What you will do:
Report every line from the following entries that contains the string "chunk".

Source data:
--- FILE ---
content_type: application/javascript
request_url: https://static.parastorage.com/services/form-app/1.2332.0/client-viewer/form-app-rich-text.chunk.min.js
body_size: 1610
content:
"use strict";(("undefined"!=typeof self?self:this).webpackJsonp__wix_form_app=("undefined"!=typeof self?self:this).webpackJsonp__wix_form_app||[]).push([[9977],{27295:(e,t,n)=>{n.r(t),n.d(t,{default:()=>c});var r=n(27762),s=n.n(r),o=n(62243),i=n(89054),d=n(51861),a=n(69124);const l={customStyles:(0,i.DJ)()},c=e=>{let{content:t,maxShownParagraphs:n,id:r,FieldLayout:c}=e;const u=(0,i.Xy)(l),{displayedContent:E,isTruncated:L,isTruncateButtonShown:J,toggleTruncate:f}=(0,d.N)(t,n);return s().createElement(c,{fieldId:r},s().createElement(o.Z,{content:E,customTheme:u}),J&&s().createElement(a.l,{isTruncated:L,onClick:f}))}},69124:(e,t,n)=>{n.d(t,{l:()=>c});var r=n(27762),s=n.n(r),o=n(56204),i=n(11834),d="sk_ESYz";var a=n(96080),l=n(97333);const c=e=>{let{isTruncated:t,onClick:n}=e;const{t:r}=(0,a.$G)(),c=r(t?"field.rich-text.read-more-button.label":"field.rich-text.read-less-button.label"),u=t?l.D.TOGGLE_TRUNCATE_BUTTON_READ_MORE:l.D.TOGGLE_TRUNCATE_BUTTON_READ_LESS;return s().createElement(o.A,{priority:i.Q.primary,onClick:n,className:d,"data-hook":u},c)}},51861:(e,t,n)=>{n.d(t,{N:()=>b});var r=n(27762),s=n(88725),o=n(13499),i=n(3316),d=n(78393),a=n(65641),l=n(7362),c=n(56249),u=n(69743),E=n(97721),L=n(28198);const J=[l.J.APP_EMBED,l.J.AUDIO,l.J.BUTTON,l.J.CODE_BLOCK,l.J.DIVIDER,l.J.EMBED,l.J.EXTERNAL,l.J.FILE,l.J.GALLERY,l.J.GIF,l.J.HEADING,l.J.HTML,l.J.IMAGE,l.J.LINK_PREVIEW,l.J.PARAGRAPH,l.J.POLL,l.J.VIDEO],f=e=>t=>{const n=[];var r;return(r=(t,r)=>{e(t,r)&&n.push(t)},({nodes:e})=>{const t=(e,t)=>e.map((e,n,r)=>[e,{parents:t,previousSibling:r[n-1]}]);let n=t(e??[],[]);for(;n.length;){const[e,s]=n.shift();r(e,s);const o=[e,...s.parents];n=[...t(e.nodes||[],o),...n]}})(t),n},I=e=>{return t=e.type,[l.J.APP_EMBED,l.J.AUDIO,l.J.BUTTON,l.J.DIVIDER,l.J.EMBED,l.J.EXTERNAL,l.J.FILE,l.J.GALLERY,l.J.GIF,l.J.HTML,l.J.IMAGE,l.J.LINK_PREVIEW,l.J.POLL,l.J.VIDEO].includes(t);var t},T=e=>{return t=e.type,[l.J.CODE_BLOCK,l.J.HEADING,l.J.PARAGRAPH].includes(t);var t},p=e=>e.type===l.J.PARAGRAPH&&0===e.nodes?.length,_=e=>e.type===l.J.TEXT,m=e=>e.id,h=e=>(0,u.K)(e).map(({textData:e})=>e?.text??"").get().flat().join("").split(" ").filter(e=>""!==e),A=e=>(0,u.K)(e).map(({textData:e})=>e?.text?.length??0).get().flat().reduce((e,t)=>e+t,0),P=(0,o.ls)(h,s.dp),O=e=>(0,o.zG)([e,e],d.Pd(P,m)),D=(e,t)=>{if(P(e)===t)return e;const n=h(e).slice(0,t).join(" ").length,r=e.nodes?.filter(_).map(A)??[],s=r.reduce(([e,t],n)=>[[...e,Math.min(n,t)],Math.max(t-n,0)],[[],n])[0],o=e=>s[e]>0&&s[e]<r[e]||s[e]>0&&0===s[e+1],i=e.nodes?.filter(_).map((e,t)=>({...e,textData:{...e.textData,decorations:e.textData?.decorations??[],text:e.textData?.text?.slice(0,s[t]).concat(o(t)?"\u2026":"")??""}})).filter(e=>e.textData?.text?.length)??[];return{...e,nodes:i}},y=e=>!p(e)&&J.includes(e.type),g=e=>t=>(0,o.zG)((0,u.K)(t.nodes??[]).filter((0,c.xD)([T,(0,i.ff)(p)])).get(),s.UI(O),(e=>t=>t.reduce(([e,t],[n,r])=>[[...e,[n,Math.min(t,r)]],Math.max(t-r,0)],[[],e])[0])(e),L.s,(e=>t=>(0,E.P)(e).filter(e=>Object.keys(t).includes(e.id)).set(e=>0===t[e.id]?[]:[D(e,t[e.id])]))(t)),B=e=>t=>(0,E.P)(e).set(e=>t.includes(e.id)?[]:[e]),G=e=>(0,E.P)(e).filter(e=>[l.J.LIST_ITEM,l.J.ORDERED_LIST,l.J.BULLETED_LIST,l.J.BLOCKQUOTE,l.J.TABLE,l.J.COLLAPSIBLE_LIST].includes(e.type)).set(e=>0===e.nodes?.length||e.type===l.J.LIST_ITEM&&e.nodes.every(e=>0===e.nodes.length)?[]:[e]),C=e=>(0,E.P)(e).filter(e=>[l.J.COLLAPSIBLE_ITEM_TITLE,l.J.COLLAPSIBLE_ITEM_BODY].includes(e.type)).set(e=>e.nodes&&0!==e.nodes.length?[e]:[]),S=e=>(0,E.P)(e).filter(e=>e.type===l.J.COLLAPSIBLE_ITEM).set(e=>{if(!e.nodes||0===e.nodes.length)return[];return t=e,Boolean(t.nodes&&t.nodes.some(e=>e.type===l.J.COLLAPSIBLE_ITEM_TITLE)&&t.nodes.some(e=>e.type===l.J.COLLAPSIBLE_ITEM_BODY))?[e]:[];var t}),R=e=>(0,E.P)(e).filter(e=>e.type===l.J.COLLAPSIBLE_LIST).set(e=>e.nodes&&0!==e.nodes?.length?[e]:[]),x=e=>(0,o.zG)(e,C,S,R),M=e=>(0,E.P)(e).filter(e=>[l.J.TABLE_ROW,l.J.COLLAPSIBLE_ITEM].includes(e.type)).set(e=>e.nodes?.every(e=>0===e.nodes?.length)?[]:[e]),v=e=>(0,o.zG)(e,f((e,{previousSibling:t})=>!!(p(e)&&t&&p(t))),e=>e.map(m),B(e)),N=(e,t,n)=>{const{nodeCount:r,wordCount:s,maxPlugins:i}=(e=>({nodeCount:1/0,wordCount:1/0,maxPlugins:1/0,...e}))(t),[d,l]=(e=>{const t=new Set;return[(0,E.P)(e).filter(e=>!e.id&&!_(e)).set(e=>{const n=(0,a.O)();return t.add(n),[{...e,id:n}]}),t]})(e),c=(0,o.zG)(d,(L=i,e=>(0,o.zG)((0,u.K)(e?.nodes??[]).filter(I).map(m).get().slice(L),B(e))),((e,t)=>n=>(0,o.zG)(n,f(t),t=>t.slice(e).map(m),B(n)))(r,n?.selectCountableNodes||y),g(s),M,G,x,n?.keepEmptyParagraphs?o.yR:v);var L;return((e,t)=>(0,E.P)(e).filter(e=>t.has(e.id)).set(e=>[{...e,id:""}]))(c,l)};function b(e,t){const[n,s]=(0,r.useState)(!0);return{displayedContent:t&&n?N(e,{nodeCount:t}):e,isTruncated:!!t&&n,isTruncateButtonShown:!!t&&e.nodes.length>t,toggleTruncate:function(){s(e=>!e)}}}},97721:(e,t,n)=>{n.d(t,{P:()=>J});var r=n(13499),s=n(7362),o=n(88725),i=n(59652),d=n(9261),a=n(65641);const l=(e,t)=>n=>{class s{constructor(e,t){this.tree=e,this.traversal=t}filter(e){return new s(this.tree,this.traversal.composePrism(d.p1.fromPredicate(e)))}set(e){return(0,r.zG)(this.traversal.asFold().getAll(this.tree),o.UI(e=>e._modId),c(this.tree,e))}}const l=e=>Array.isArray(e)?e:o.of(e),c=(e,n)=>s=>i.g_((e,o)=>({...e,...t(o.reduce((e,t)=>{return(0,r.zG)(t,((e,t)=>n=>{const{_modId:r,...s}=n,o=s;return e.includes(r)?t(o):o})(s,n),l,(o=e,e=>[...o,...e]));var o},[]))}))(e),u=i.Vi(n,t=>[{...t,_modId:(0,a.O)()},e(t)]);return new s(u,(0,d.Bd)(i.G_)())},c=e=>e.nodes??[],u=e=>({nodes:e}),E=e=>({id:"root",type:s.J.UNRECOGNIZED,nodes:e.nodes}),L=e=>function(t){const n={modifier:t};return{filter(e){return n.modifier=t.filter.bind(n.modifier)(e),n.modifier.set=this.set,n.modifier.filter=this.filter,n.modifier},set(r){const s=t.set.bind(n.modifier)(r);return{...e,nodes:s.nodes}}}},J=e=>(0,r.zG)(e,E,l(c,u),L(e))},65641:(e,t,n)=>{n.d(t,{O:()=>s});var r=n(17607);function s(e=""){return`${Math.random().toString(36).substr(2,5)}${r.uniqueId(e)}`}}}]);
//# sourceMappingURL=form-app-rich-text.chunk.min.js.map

Expected output:
request_url: https://static.parastorage.com/services/form-app/1.2332.0/client-viewer/form-app-rich-text.chunk.min.js
//# sourceMappingURL=form-app-rich-text.chunk.min.js.map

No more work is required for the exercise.